By Elizabeth Keys
STILLWATER, Okla. —
The national American Heart Association “Wear Red for Women” campaign is about saving lives.
The cause helps educate women concerning risks for developing heart disease and what actions to take to improve heart health. The red dress has become a symbol to bring awareness of women’s unique risks for heart disease and to encourage women to proactively protect their hearts.
Mary Ruppert-Stroescu, a professor in the Oklahoma State University Design, Housing and Merchandising Department, challenged her apparel students to create red dresses. Eight investigated the issue of women’s heart health in creating their collections. Designers Anastasia Duncan, Lauren Page, Ashley Hatchel, Rachel Horvath, Meghan Hope, Hannah Harrison-Keepers, Bonnie Nabors and Moriah Slavens met with survivors to create the red dresses.
“Students talked to Oklahoma women survivors of heart disease — to integrate into their dresses principles of emotional design generated by the issue of heart health,” Ruppert-Stroescu said.
With cardio issues springing up quickly, and often silently, these women’s stories of survival are our stories, said OSU senior Hannah Harrison-Keepers.
“Each dress draws from the stories of a heart health survivor. These dresses are crafted to reflect their struggle and triumph. The blood red color signifies heart health,” she said.
The finished products, as well as artwork and non-textile projects created by OSU design and production students are on display throughout February at the a.k.a. Gallery in Oklahoma City’s Paseo District. Ruth Myers in Nichols Hills and the Oklahoma Heart Hospital awarded cash prizes with Rachel Horvath capturing best of show evening gown and Bonnie Nabors earning an award of merit. Lynae Dowdell was recognized for her non-textile design. Stillwater High School graduate, Carissa Wilson Gabilheri, captured the top award for the non-textile challenge.
“My red dress was created from Ruth Myers shopping bags, bubble wrap, duct tape and other random recycled materials with velcro closures,” said Gabilheri, an OSU sophomore.
Ruppert-Stroescu said sometimes creativity is enhanced when you don’t have to worry about sewing, developing more of an art project. She said awareness of heart disease prevention was a big part of the learning process.
“Heart disease looks very different in women than men,” said Dr. Christine Rattin, Oklahoma Heart Hospital cardiologist. “Women’s symptoms of heart disease and even heart attack are less about crushing pain in the chest as with men and more about subtle symptoms such as shortness of breath, extreme fatigue, pressure in the chest, arms or jaw, nausea and dizziness. Women have to take control of their own heart health by knowing their symptoms and their risk factors such as a family history, smoking, obesity, diabetes, high blood pressure and high cholesterol.”
Harrison-Keepers said she learned about heart disease from several places. Her family members are survivors of heart problems.
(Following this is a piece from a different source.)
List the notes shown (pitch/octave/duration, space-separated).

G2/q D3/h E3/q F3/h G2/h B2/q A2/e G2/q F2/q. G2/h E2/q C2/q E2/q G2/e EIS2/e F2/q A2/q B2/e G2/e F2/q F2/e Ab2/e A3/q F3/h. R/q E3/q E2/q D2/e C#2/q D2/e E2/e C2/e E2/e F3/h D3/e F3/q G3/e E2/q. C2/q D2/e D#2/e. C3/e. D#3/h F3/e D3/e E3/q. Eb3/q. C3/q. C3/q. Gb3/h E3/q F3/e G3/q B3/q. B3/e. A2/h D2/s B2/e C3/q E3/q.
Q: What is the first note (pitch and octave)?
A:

“My grandmother has atrial fibrillation and it caused her to have a stroke. She has to wear a pacemaker,” she said. “My cousin also has heart issues that almost killed him at 17. So heart health strikes near to home for me. There is a dire need for all to be aware that at any point in life they can have heart attacks and heart problems — and need to seek help if they think anything is wrong with their bodies.”
In drawing the sketches for her dress design, she incorporated growing floral patterns to signify the continued stories survivors will live and tell. One woman’s problem involved a birth defect of an upside-down heart and another was conscious of her scar from surviving a heart attack.
“She was proud of her zipper — a scar that is left after heart surgery so I designed a dress that had a zipper as an accent,” Harrison-Keepers said.
“The leadership dress is the story of a young woman who had a heart condition that kept her from being able to bear children,” she said. “A new medical advancement allowed doctors to fix her heart.”
Using fabrics of peachskin, chiffon, metallic embroidered polyester lace and cotton, her dress displayed at a.k.a. Gallery has a diamond over the stomach to represent life and fertility inspired by the story of a woman who longed to have children but was prevented from doing so by a heart problem. Harrison-Keepers said after doctors fixed the young woman’s heart problem, she was able to “have the baby she always wanted and now is a proud mother who will live on to tell her daughter the importance of heart health.”
The Heart Truth
• More women die from heart disease than all cancers combined.
• Oklahoma has the second highest rate of heart disease related deaths among women in the nation.
• Nearly 60 million Americans suffer from cardiovascular disease today.
• Every 29 seconds an American will suffer a coronary event.
• About every 60 seconds, someone dies from heart disease.
• One in three women are killed by heart disease.
• Heart disease is the number one killer of women as well as men.
• More than 64 percent of women who died suddenly of coronary heart disease had no previous symptoms.